• _TO-DO LIST_
1: From the Bitcoin discussion, repeat word for word the part that opens with the words containing "You verify that" and closes with "you add them).".
2: Decide whether each statement agrees with the Bitcoin discussion, answering yes or no and quoting the deciding words: (a) The number of peers matters in Bitcoin. (b) New blocks that extend the blockchain you already have get added to it. (c) A conflicting blockchain shorter than yours is switched to.

• _SOURCE EXTRACT_
^^^^^^^^

You verify that they're all valid, and the blockchain with the greatest accumulated difficulty (correlated with chain length) is assumed to be the valid one used by the whole network.

Whenever you get new blocks you first verify validity, and then you check if they make up for a conflicting blockchain longer than yours (if so, you switch), shorter than yours (ignore), or if it extends the blockchain you have (then you add them).

Number of peers don't matter in Bitcoin.

baby
OK. So you get an arbitrary number of blockchains, you check which one is the longest, it wins. Doesn't matter if you have 50 against 1 that are shorter and on a different path?
Natanael_L
Only one thing matters - a validly formed blockchain with a total accumulated proof of work greater than that of any other individual chain.

This typically also means that the longest individual blockchain wins.

^^^^^^^^

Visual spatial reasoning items
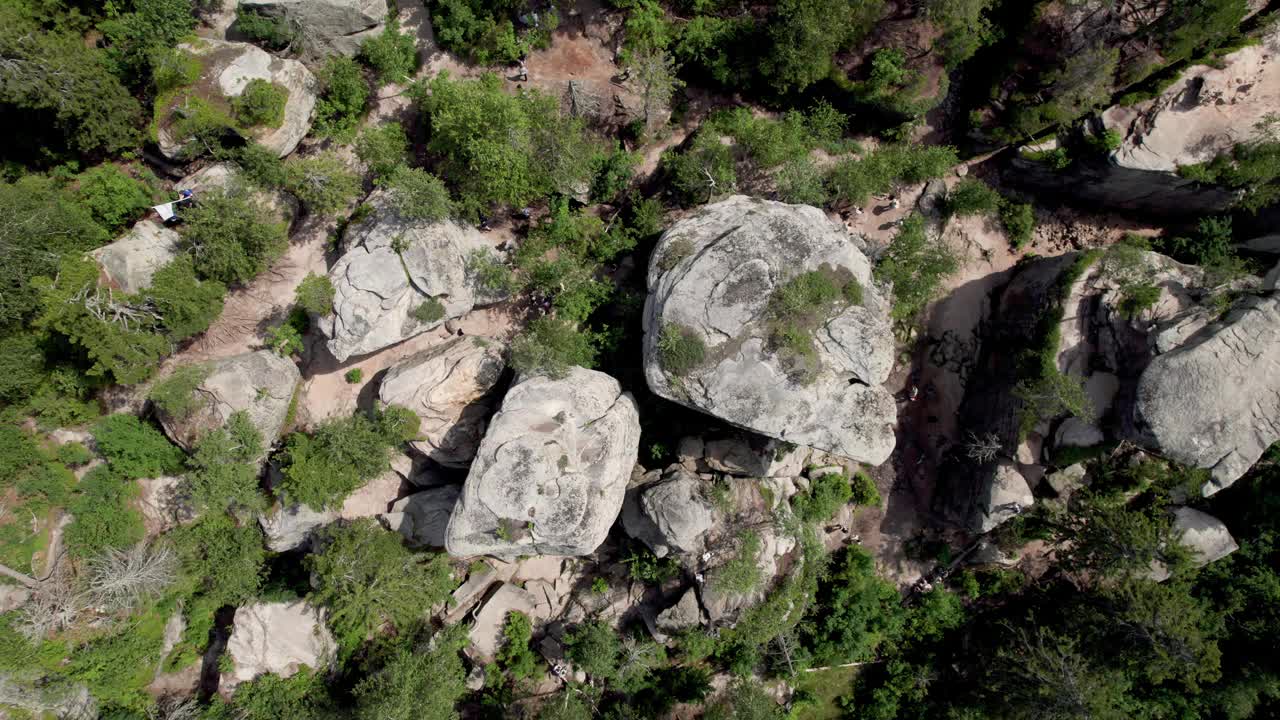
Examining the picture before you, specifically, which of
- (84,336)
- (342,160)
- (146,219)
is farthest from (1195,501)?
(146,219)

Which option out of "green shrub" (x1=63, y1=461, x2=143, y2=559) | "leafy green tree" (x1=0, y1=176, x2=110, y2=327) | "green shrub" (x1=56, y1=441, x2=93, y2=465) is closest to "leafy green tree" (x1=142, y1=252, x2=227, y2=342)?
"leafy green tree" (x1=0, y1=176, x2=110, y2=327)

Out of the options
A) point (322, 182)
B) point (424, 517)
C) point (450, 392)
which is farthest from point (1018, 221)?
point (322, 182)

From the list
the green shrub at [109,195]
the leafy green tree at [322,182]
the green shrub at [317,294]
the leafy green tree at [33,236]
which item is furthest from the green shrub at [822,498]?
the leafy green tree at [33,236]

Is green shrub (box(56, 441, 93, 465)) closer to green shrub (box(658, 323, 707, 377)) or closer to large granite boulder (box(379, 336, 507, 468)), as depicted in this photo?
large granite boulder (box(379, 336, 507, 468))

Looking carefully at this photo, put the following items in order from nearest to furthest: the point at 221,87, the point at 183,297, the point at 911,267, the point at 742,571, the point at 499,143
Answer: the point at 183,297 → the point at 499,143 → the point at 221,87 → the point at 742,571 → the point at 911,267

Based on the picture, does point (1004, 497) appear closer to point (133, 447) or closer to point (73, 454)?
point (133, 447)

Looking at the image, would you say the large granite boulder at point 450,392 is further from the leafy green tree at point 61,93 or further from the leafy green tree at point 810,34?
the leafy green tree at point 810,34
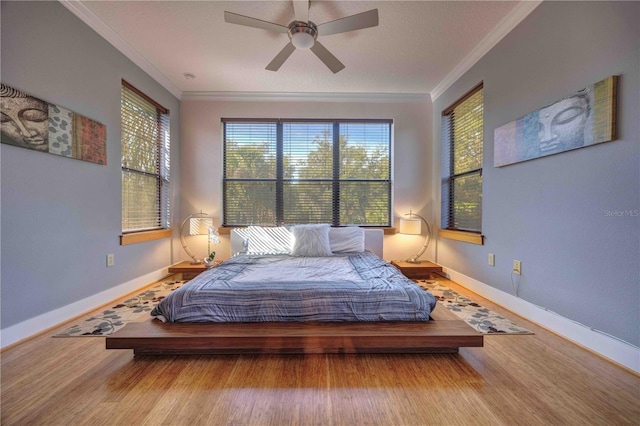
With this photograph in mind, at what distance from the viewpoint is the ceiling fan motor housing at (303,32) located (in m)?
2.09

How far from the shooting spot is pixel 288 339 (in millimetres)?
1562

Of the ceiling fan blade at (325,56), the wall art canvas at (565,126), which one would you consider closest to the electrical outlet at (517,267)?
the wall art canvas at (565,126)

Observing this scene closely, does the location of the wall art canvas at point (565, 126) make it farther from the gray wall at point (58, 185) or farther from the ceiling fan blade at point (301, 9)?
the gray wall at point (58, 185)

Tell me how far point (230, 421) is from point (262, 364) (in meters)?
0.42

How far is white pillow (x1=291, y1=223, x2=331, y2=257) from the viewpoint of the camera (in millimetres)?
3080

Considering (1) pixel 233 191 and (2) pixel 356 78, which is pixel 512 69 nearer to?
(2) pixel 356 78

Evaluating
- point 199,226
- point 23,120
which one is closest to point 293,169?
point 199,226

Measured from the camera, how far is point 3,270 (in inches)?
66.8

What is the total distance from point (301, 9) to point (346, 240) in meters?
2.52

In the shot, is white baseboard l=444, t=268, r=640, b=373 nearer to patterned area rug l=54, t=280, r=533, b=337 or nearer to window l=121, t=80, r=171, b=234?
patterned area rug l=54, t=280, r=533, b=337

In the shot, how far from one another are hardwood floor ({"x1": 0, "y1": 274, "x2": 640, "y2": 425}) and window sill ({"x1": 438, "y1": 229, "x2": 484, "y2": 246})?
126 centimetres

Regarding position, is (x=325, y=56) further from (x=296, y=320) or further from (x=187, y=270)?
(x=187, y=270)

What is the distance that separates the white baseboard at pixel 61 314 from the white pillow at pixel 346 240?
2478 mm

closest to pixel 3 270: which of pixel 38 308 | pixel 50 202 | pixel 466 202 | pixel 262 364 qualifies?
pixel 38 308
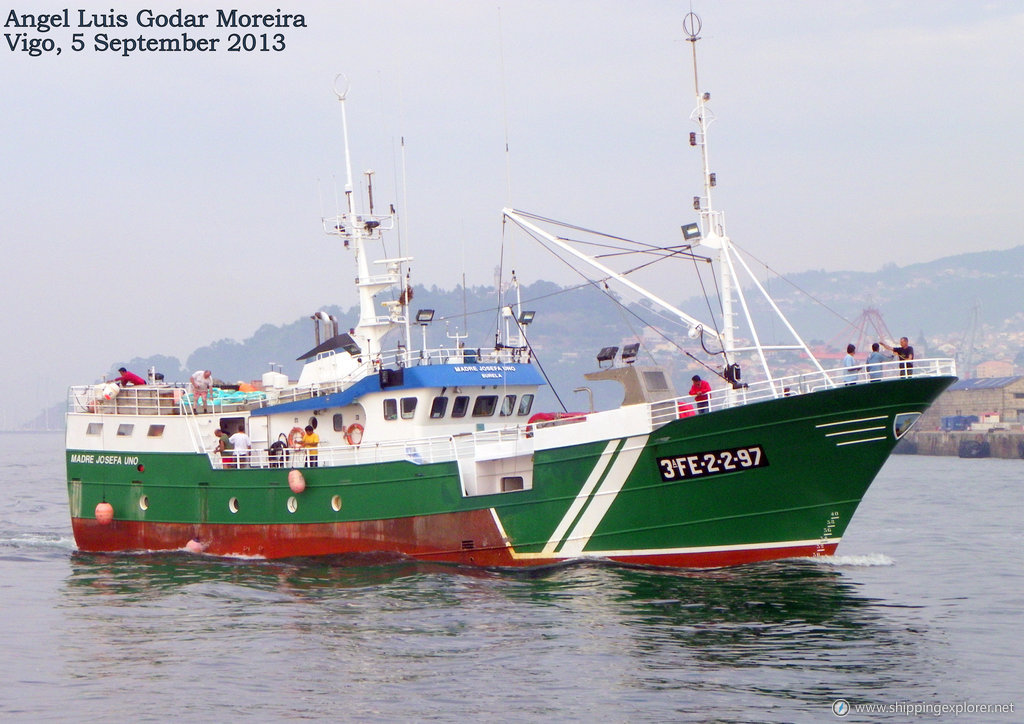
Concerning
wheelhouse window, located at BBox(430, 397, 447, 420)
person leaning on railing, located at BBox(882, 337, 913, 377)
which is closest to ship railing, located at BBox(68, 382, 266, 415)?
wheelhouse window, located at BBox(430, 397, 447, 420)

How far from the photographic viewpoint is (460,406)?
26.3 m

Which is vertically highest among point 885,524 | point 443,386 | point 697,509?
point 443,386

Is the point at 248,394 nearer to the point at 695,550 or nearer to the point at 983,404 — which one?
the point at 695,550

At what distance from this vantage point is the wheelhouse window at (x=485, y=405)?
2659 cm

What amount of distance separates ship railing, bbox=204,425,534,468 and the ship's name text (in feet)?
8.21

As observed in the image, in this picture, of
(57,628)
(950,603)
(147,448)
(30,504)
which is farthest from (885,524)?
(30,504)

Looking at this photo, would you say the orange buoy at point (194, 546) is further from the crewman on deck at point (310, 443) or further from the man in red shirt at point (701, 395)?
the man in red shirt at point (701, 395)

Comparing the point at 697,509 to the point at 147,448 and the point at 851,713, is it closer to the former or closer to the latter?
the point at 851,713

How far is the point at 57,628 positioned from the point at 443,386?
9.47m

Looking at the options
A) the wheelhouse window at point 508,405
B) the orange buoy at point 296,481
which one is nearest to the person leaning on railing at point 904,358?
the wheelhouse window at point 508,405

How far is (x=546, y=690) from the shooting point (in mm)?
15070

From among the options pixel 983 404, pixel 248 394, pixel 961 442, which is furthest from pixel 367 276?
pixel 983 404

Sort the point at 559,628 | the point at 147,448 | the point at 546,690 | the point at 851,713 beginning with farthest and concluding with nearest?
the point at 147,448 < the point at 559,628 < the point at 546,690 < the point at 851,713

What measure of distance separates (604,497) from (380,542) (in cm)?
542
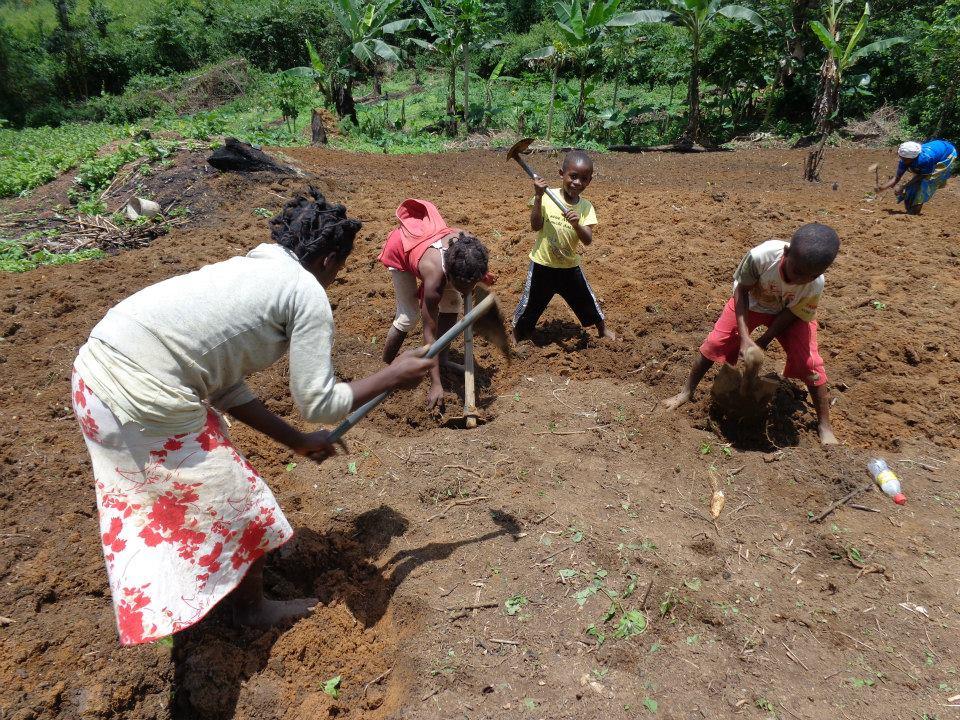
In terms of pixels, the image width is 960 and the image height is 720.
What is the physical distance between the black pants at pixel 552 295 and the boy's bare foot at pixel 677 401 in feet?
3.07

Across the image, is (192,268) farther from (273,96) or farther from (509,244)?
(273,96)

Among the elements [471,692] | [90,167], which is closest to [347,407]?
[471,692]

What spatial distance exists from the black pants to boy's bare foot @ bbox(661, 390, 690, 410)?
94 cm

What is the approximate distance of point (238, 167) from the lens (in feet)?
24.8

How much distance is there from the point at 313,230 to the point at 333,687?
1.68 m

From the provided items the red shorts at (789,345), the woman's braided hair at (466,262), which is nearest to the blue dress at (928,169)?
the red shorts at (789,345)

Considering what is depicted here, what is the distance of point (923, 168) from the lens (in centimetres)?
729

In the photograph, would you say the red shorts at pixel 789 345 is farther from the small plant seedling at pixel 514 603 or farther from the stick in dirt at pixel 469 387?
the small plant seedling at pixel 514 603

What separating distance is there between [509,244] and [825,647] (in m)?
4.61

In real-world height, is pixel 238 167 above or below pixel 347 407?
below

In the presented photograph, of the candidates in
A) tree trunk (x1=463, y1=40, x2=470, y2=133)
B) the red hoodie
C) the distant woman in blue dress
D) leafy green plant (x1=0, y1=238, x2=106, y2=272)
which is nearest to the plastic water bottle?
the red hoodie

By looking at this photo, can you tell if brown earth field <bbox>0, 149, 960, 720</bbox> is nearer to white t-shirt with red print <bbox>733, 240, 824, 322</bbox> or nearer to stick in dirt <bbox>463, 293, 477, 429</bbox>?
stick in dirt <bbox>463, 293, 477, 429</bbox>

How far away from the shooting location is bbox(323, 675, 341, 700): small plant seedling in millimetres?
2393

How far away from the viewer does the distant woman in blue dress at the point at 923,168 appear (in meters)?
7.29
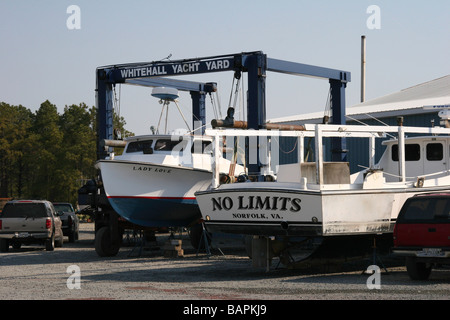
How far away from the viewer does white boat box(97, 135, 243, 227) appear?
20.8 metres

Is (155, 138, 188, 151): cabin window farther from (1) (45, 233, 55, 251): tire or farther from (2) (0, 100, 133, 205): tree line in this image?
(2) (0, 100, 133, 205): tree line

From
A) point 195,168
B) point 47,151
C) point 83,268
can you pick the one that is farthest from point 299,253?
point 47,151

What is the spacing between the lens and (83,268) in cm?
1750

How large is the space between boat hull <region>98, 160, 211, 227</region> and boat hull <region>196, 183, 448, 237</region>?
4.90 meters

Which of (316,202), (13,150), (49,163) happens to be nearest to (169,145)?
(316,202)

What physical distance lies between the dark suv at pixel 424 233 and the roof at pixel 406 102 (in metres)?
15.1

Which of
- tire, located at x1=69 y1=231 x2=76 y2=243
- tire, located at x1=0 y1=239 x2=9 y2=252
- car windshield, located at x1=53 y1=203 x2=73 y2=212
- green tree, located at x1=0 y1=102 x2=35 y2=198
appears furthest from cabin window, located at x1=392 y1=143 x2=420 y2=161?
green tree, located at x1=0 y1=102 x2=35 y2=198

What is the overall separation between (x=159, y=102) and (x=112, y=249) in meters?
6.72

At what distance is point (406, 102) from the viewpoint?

^^^^^^^^

• _SOLUTIONS TO THE TASKS_
1:
You verify that they're all valid, and the blockchain with the greatest accumulated difficulty (correlated with chain length) is assumed to be the valid one used by the whole network.

Whenever you get new blocks you first verify validity, and then you check if they make up for a conflicting blockchain longer than yours (if so, you switch), shorter than yours (ignore), or if it extends the blockchain you have (then you add them).

2:
(a) No: "Number of peers don't matter in Bitcoin."
(b) Yes: "or if it extends the blockchain you have (then you add them)"
(c) No: "shorter than yours (ignore)"